Milf629 Posted June 14, 2006 Posted June 14, 2006 I am noticing all the posts and alot of them start off by saying its an "EA" that was admitted to but nothing else and yet the "other" person (meaning you) is convinced it is otherwise and has found out otherwise. SO how many people on here that have been betrayed, started out with your spouse telling you it was an "EA"?
Chump64 Posted June 14, 2006 Posted June 14, 2006 My husband's affair started out as an EA. When I first became suspicious, however, he didn't admit to an EA. He said they were just "friends" and that their email banter had gotten a little too cozy. I found the rest out on my own.
Walking away Posted June 14, 2006 Posted June 14, 2006 My xMM told his wife that we were only an EA. It started out that way. But, it progressed into a PA also. She is quite fragile now that she is aware of me. I doubt very much that she would be able to handle the truth. Perhaps denial is a good defense mechanism for some. And, she hasn't looked into further proof to dispute his tales. I am sure she really doesn't want to know the truth. It would absolutely destroy her. You know, sometimes, I think, to protect the BS, these MM don't tell the truth. Sometimes the truth can be absolutely devastating. It is a sticky wicket these MM find themselves in. My gut feeling would be that they would deny, deny, deny until presented with proof that they are lying, like Chump did.
Author Milf629 Posted June 14, 2006 Author Posted June 14, 2006 and even then sometimes they would still deny right? thats my case, he admitted to an EA "by my definition of what an EA is" so then later he "took it back" and said no no we're just friends. obviously I dont beleive that. I am just wondering how many people's significant others are telling them its an EA when the significant other either KNOWS otherwise or suspects and is trying to find out. I dont know why i want to know, i suppose to make myself feel better.
Walking away Posted June 14, 2006 Posted June 14, 2006 Be careful of what you wish for.... Don't get me wrong, I am all for the truth. But, I hate to have someone endure such pain just for the sake of "finding out." I don't know. I am out of my realm being the xOW. Perhaps I should step aside and let the BS' out there speak. Please guard your heart.
Chump64 Posted June 14, 2006 Posted June 14, 2006 Find out the truth, but only if you have a plan to do something about it (ie, either leave him or request that he stop / go into counseling / all that fun bull$hit).
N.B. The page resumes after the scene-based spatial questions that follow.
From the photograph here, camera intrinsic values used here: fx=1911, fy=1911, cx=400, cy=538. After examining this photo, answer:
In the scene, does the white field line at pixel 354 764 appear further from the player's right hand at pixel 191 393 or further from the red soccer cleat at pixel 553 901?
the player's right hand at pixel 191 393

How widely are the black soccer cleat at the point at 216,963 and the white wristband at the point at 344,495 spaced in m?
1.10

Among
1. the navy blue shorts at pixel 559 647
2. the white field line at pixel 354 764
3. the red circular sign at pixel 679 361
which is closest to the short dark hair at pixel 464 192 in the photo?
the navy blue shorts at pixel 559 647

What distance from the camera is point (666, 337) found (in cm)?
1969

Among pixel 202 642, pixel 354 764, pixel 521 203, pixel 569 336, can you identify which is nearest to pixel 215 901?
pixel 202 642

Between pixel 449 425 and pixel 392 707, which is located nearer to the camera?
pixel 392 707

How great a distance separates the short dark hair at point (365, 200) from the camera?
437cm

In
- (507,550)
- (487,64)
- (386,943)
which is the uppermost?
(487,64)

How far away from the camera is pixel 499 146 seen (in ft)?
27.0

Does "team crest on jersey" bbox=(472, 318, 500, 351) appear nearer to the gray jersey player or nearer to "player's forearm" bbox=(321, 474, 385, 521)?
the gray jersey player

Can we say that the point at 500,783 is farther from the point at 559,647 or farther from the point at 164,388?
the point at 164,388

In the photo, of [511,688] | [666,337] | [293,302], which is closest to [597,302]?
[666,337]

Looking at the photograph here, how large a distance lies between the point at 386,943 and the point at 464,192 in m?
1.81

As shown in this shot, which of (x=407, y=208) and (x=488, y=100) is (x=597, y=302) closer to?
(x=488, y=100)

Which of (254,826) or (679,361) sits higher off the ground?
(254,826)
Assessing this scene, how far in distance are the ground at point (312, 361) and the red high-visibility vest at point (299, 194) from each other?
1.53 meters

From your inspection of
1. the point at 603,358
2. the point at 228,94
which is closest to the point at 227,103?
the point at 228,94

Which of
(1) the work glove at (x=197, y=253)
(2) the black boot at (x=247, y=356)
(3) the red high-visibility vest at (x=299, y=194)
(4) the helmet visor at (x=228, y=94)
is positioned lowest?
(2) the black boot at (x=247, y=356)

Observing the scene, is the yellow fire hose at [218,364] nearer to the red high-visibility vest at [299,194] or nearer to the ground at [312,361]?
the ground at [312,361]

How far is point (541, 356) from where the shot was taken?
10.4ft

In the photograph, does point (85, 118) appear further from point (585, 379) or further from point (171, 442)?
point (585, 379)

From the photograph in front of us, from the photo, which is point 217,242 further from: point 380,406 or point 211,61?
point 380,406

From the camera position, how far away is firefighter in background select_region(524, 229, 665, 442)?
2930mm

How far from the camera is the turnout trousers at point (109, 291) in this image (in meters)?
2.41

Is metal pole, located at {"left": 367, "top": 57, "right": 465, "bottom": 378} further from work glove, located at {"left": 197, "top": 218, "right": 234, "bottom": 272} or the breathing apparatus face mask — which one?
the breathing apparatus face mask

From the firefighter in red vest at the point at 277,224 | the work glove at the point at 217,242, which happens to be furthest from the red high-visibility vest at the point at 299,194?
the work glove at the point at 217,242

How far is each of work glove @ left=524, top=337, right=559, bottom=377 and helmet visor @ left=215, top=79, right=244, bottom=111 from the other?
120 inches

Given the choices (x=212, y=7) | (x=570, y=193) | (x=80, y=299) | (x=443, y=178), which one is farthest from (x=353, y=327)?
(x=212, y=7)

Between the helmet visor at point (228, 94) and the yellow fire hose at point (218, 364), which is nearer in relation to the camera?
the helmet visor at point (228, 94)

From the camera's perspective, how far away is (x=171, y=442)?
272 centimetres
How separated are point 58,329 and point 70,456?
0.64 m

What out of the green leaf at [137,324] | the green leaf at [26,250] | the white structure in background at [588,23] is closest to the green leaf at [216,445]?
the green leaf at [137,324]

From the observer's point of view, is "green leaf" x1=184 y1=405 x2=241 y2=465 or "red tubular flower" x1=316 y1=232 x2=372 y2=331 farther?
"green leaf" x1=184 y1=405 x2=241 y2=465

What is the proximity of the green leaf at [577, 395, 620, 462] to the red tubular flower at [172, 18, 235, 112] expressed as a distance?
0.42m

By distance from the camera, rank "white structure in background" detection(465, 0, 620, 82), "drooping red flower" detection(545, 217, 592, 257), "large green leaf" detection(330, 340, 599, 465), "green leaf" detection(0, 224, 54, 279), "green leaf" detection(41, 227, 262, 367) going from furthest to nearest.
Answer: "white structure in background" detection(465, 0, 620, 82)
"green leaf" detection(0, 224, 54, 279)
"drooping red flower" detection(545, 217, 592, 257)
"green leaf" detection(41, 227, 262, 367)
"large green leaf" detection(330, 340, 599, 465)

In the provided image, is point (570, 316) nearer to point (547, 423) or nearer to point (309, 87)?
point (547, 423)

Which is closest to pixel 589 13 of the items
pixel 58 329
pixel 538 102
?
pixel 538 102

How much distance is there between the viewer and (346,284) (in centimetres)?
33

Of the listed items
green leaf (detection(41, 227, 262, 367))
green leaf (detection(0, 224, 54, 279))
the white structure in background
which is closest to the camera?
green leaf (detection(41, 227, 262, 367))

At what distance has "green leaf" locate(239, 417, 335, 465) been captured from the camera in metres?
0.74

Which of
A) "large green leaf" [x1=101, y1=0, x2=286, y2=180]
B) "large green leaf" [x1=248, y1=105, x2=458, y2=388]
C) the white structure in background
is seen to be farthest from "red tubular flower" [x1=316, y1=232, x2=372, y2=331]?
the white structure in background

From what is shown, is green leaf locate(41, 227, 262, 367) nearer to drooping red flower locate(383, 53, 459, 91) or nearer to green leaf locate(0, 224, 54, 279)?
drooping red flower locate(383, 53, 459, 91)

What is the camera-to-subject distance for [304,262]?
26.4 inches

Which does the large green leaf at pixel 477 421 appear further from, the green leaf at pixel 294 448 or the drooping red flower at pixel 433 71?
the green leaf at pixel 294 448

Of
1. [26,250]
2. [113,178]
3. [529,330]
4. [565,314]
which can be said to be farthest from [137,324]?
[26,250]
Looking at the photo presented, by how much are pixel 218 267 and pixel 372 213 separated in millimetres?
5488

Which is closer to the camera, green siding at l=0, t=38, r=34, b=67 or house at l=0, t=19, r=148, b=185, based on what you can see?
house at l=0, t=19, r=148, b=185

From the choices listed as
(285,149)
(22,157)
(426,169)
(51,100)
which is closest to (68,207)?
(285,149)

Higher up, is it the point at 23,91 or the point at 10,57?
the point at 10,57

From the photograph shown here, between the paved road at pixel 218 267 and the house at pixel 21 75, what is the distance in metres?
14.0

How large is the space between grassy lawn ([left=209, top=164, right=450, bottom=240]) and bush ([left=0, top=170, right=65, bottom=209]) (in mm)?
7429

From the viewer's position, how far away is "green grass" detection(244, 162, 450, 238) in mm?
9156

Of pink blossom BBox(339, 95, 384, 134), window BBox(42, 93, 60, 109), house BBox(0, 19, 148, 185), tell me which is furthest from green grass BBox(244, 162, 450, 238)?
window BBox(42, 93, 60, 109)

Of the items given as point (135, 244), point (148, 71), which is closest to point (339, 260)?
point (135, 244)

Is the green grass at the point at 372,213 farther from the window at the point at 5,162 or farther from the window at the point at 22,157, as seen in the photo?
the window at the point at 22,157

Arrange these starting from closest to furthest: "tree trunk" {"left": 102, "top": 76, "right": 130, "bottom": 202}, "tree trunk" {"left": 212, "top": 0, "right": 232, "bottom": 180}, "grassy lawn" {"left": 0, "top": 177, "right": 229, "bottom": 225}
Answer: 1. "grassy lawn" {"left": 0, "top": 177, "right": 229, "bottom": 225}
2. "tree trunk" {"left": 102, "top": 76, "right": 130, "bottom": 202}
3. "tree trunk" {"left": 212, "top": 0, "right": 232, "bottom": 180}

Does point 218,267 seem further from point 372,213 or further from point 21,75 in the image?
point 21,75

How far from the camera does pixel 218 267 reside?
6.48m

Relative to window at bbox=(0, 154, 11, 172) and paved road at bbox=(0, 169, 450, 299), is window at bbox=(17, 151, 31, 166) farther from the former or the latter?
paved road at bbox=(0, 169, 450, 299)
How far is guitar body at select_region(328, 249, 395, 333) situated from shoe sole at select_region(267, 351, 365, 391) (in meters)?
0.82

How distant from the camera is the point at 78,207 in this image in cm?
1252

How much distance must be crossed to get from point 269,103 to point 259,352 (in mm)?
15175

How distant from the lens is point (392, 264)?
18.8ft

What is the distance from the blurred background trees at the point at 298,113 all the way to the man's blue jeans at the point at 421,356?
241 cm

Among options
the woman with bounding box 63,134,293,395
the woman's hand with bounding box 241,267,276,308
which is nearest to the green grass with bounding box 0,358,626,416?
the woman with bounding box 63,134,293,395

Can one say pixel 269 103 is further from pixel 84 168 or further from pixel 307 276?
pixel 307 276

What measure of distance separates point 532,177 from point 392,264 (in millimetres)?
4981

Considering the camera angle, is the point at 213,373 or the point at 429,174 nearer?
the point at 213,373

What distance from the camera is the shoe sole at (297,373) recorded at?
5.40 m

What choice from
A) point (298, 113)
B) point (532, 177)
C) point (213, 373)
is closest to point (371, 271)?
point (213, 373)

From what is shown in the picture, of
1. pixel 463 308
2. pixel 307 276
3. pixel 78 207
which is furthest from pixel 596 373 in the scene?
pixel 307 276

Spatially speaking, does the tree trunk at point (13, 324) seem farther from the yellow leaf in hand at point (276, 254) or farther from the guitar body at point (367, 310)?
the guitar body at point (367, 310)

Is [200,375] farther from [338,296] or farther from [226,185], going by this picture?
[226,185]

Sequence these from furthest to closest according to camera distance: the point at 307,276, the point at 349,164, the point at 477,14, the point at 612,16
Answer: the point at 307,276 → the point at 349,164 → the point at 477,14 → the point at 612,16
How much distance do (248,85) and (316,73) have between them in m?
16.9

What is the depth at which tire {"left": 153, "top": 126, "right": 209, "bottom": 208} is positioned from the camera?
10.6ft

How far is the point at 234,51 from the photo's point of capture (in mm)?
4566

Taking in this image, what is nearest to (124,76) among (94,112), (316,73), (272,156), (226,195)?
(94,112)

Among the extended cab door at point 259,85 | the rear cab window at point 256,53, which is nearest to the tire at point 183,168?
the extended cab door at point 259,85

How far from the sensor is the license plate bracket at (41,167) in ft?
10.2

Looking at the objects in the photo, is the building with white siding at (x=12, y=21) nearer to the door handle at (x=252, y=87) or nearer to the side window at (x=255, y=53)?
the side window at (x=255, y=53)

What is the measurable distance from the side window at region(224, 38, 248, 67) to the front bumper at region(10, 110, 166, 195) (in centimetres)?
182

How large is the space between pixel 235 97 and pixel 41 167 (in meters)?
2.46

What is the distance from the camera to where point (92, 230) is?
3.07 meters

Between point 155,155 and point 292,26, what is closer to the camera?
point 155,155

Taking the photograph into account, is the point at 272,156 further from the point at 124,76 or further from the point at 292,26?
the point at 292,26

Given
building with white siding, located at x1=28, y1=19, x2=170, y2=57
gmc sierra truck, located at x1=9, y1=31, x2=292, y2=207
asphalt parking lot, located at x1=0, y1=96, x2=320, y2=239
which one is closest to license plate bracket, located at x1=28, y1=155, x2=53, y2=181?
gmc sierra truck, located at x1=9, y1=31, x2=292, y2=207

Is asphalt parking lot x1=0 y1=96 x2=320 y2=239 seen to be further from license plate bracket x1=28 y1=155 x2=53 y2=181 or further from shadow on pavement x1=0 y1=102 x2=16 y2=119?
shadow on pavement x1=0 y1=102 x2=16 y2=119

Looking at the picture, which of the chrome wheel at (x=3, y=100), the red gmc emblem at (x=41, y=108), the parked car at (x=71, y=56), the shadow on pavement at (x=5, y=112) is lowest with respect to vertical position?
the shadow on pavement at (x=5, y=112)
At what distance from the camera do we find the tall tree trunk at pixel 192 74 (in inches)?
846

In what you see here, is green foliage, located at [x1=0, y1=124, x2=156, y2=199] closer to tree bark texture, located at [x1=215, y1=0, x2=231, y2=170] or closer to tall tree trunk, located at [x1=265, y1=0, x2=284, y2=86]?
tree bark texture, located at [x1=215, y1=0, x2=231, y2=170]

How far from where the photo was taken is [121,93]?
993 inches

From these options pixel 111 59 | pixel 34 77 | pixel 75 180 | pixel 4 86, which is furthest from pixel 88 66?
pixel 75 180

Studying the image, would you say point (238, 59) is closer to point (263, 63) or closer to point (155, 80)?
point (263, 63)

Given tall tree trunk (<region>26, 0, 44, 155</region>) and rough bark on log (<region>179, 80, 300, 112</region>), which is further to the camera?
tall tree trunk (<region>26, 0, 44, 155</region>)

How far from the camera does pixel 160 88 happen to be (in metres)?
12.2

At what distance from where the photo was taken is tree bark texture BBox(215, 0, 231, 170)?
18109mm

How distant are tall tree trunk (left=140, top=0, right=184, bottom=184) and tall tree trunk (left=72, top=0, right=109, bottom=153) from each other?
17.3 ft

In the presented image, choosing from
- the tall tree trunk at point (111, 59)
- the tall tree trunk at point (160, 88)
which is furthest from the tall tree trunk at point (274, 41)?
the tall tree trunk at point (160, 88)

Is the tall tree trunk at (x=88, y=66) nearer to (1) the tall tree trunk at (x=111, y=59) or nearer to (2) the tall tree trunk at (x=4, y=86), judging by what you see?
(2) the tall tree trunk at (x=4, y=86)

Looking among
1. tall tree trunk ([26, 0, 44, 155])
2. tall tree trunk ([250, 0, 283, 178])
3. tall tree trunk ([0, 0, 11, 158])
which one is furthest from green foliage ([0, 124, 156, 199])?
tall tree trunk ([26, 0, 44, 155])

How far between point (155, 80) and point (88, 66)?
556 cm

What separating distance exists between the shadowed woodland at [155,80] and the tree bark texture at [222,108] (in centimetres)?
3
Why would you find out "just to know"? Why would you stay with a known cheater who won't stop? Hello there WA.
Chump64 Posted June 14, 2006 Posted June 14, 2006 I believe that most PAs start out as EAs. And sadly, MILF, you are probably only getting the partial truth. I read somewhere that whenever a cheating spouse admits to something small (like "we're just friends"), most of the time that's the tip of the iceberg. Be prepared for the worst. My husband told me they were having some "overly friendly" email banter. Turned out to be a 10-year EA + PA. It sounds like you need to go stealth and investigate. Your spouse ain't going to pony up the info, sadly.
Author Milf629 Posted June 14, 2006 Author Posted June 14, 2006 no no no I will leave his ass. and take all his money. and make his life miserable. thats my wanting to know. thats the reason right there. I am not going to be THAT WOMEN who was blinded.
Chump64 Posted June 14, 2006 Posted June 14, 2006 Whew. Good luck. Stick around here and keep posting.
silktricks Posted June 14, 2006 Posted June 14, 2006 My H's A was an EA. It stopped there, then he stopped that, then (well about then - the EA wasn't totally stopped) he told me. The last few weeks of the EA, while he was trying to extricate himself without having her shoot either of us or something, he actually had me read the e-mails (hers and his). That was fun ---- NOT!!
Guest Posted June 15, 2006 Posted June 15, 2006 My husband has had 2 EA that I know of. Not to mention all the other s*** he has done in between. For 9 years I have taken all the heartache, and delt with his bull. I thought he would change, he promised. I allowed myself to get involved with an EA with a close male friend. Yes, I am wrong, but let me say this. For alomst a decade I have had to deal with my husbands stupid choices dealing with other women. How much can one take before you decide enough is enough? I am now happy, happier than I have ever known. Happier than when I first met my husband. I will get a divorce, when the time is right, and I will live the rest of my life the way every woman should. Maybe all the EA and PA our husbands have, are a boot in our but to move on and find someone else who will respect us, love us, and treat us the way we deserve.